主要就是通过 rdmsr 读取物理寄存器,然后进行初始化。

static __init int adjust_vmx_controls(u32 ctl_min, u32 ctl_opt,
				      u32 msr, u32 *result)
{
	u32 vmx_msr_low, vmx_msr_high;
	u32 ctl = ctl_min | ctl_opt;

	rdmsr(msr, vmx_msr_low, vmx_msr_high);

	ctl &= vmx_msr_high; /* bit == 0 in high word ==> must be zero */
	ctl |= vmx_msr_low;  /* bit == 1 in low word  ==> must be one  */

	/* Ensure minimum (required) set of control bits are supported. */
	if (ctl_min & ~ctl)
		return -EIO;

	*result = ctl;
	return 0;
}
关键函数 kvm_mmu_create

KVM 在创建 VCPU 时会调用 kvm_mmu_create 创建虚拟机 MMU,从数据结构来看每个 VCPU 都有一个 MMU。

KVM 部分不同内核版本差别还挺大的,索性将所有的初始化相关函数都给出来,一个个分析,

kvm_vm_ioctl -> kvm_vm_ioctl_create_vcpu -> kvm_arch_vcpu_create -> kvm_mmu_create / kvm_init_mmu

int kvm_mmu_create(struct kvm_vcpu *vcpu)
{
	int ret;

    // 这些变量都是干什么用的?
	vcpu->arch.mmu_pte_list_desc_cache.kmem_cache = pte_list_desc_cache;
	vcpu->arch.mmu_pte_list_desc_cache.gfp_zero = __GFP_ZERO;

	vcpu->arch.mmu_page_header_cache.kmem_cache = mmu_page_header_cache;
	vcpu->arch.mmu_page_header_cache.gfp_zero = __GFP_ZERO;

	vcpu->arch.mmu_shadow_page_cache.gfp_zero = __GFP_ZERO;

	vcpu->arch.mmu = &vcpu->arch.root_mmu; // 这几个都是一个意思
	vcpu->arch.walk_mmu = &vcpu->arch.root_mmu;

	vcpu->arch.nested_mmu.translate_gpa = translate_nested_gpa;

    // 这里创建了两个 mmu,怎么运行的?
    // 看 struct kvm_vcpu_arch 的注释,这个好像是嵌套虚拟化用的
	ret = __kvm_mmu_create(vcpu, &vcpu->arch.guest_mmu);

	ret = __kvm_mmu_create(vcpu, &vcpu->arch.root_mmu);

    ...

待办事项.
[A] 根据原文,KVM 在创建 VCPU 时调用哪个函数来创建虚拟机 MMU?
[B] 从“ctl &= vmx_msr_high;”开始,一直到“VCPU 都有一个 MMU。”为止,原样摘录原文中的这一段。
这份列表取自另一个来源。

相关资料.
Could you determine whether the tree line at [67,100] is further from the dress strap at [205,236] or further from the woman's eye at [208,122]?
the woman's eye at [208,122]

参考答案.
[A] kvm_mmu_create

[B]
ctl &= vmx_msr_high; /* bit == 0 in high word ==> must be zero */
	ctl |= vmx_msr_low;  /* bit == 1 in low word  ==> must be one  */

	/* Ensure minimum (required) set of control bits are supported. */
	if (ctl_min & ~ctl)
		return -EIO;

	*result = ctl;
	return 0;
}
关键函数 kvm_mmu_create

KVM 在创建 VCPU 时会调用 kvm_mmu_create 创建虚拟机 MMU,从数据结构来看每个 VCPU 都有一个 MMU。